● **Task objective**
Each line below from the one containing "[citizen-science consensus label]" through the one containing "A: Sequence-level." should be output exactly as it stands, and no other line should appear.

Collected data:
....................
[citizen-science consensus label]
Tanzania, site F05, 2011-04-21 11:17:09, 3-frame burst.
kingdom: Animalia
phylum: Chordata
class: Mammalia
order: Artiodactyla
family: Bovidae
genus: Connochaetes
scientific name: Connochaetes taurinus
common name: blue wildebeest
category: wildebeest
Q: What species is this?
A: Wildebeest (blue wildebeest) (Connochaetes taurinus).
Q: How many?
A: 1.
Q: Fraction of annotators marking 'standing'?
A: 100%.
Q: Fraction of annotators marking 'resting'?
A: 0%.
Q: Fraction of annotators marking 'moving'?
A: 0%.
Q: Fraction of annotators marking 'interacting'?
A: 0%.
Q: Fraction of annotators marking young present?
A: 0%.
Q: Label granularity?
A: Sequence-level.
....................
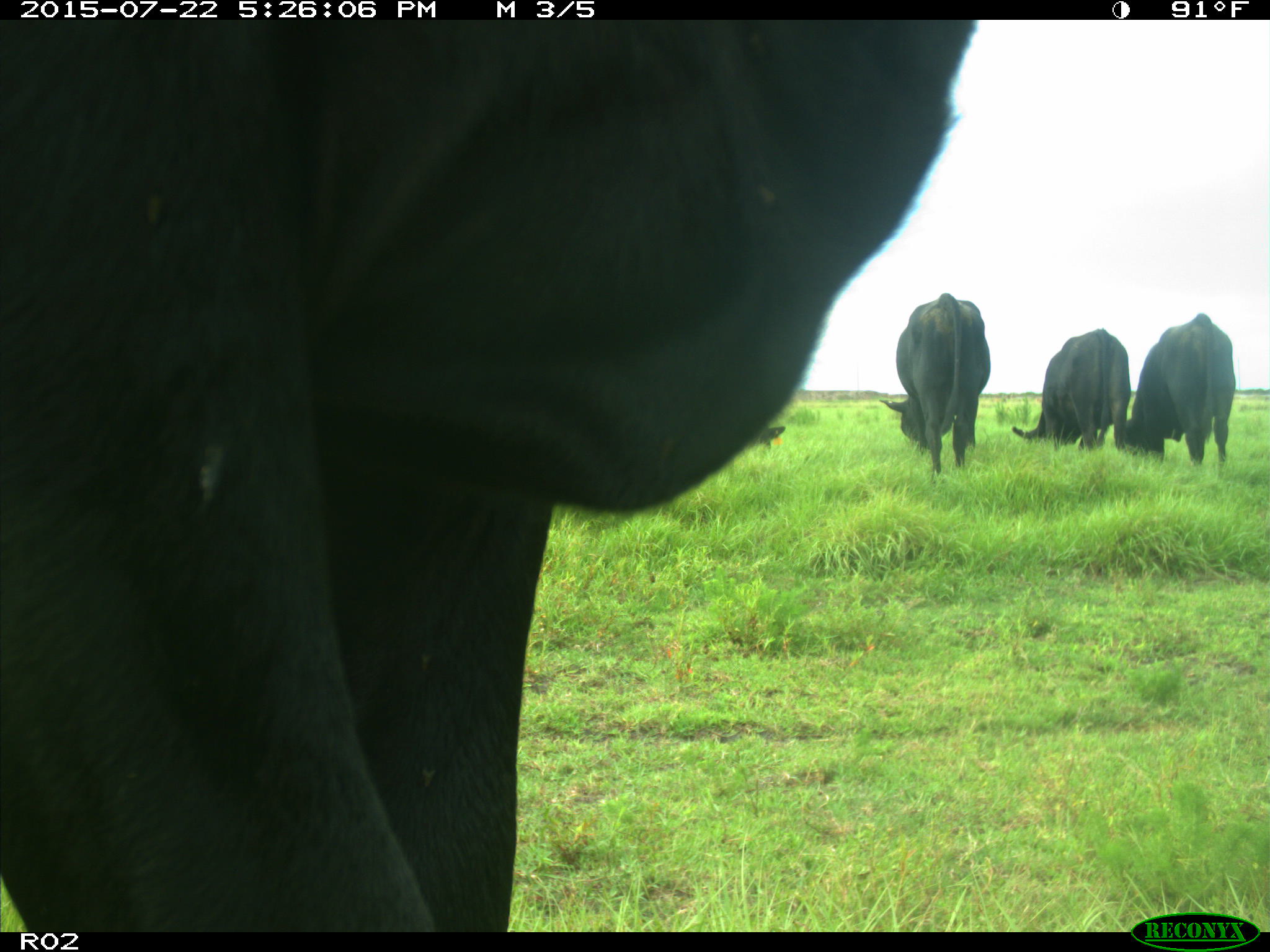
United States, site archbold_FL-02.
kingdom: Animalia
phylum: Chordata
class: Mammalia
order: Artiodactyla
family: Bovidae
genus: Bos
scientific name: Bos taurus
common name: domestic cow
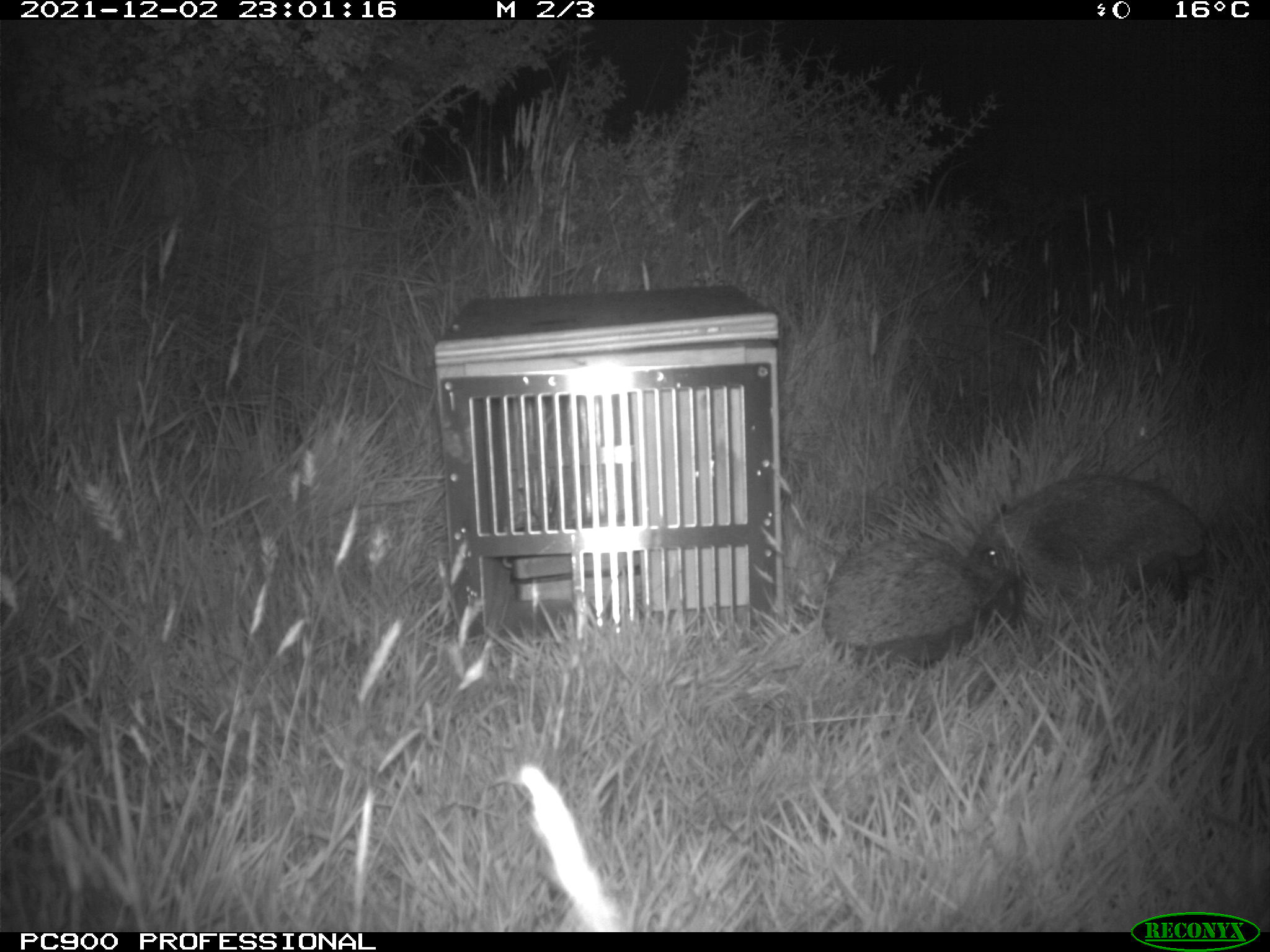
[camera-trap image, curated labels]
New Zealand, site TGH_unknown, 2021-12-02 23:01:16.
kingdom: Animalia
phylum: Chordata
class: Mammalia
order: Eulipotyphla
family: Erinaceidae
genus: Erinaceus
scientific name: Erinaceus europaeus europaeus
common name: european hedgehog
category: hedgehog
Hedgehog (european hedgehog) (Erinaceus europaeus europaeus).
....................
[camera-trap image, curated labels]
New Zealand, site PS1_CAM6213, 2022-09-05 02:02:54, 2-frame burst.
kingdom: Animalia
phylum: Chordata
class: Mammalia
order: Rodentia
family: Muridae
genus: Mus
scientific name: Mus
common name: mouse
....................
● **Answer to this problem**
[citizen-science consensus label]
Tanzania, site F05, 2011-04-21 11:17:09, 3-frame burst.
kingdom: Animalia
phylum: Chordata
class: Mammalia
order: Artiodactyla
family: Bovidae
genus: Connochaetes
scientific name: Connochaetes taurinus
common name: blue wildebeest
category: wildebeest
Q: What species is this?
A: Wildebeest (blue wildebeest) (Connochaetes taurinus).
Q: How many?
A: 1.
Q: Fraction of annotators marking 'standing'?
A: 100%.
Q: Fraction of annotators marking 'resting'?
A: 0%.
Q: Fraction of annotators marking 'moving'?
A: 0%.
Q: Fraction of annotators marking 'interacting'?
A: 0%.
Q: Fraction of annotators marking young present?
A: 0%.
Q: Label granularity?
A: Sequence-level.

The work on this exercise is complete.